- _Set task A_
Reproduce the part of the forum thread on how moderators are chosen from "It's not a promotional" to "needs change periodically.", word for word.
- _Set task B_
Answer these questions from the forum thread on how moderators are chosen, marking your answers (i), (ii) and (iii):
(i) According to jumpman17, what power do Global Moderators have?
(ii) What color was the old Magazine Staff group color?
(iii) Which group does jumpman17 place one step below admin?
- _Set task C_
Translate this sentence from the forum thread on how moderators are chosen into Spanish: "Typically, those who do not want power are those who can be trusted most with it."

- _Reading passage_
# How are Moderators chosen on this site?



## DeMoN (Sep 17, 2004)

Do you have to know KiVan? I doubt it. I mean what are the requirements? Are there age limits, etc. Or does it depend on how long you've been here? How long you come here each day? I'd like to be a support crew memeber at least. *shrugs*  
	

	
	
		
		

		
			




P.S. What are the differences beteween?
Moderators
Support Crew
Admins
Global Moderators
(am I missing any)

Edit: Should'nt Adim and Supervisors be a different color, to show supremacy?


----------



## jumpman17 (Sep 17, 2004)

*Moderators:* Have power over a couple of sections.
*Support Crew:* Have access to a special section to give ideas.
*Admins:* Ultimate power. Can do anything.
*Global Moderators:* Has power over all sections.
*Supervisors:* One step below admin, just a couple less powers.

You have to be a member who gives to the community, sets a good example as a member, has proven himself/herself many times, etc...


----------



## Tempest Stormwin (Sep 17, 2004)

In approximate level of influence: 
Banned > Suspended >> Members > Support Crew > Moderators > Global Moderators > Supervisors > Admin, with Validating somewhere in limbo.

It's not a promotional chain, for instance -- I think I'm the only staffer to have his name in every color above (Orange was the old Magazine Staff group color before that was disbanded), and we've got a lot of staff.

We select members for the support crew based on how dedicated to the community they are, and if they set a good example (amongst other things, but that's the basics). Responsibility and trustworthiness, along with dependability and availability, dictate the other positions.

Roughly. We try not to shuffle stuff around too much, since that causes inevitable confusion. Still, we try not to be TOO static, since any healthy organization needs change periodically.

By the way, asking to be part of the staff isn't a winning strategy. Typically, those who do not want power are those who can be trusted most with it.

Hope that explains some stuff. If you still have questions, we're happy to help.

-Tempest out.-


----------



## cruddybuddy (Sep 17, 2004)

To become apart of the staff here you cannot commit comic mischief on a regular basis.

- _Data shown_

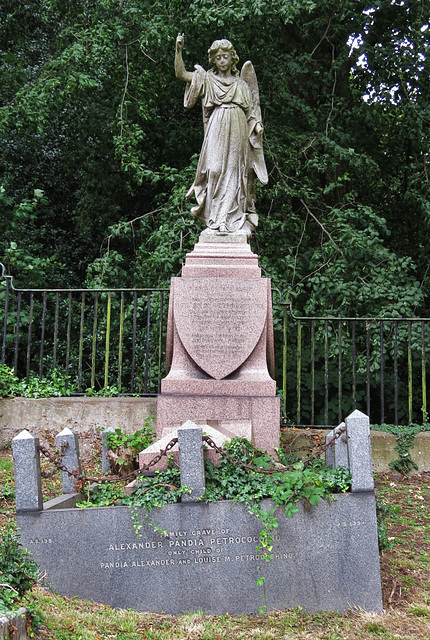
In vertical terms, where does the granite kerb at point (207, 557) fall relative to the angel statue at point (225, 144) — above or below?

- _Expected answer A_
It's not a promotional chain, for instance -- I think I'm the only staffer to have his name in every color above (Orange was the old Magazine Staff group color before that was disbanded), and we've got a lot of staff.

We select members for the support crew based on how dedicated to the community they are, and if they set a good example (amongst other things, but that's the basics). Responsibility and trustworthiness, along with dependability and availability, dictate the other positions.

Roughly. We try not to shuffle stuff around too much, since that causes inevitable confusion. Still, we try not to be TOO static, since any healthy organization needs change periodically.

- _Expected answer B_
(i) Power over all sections.
(ii) Orange.
(iii) Supervisors.

- _Expected answer C_
Por lo general, quienes no quieren poder son aquellos en quienes más se puede confiar para ejercerlo.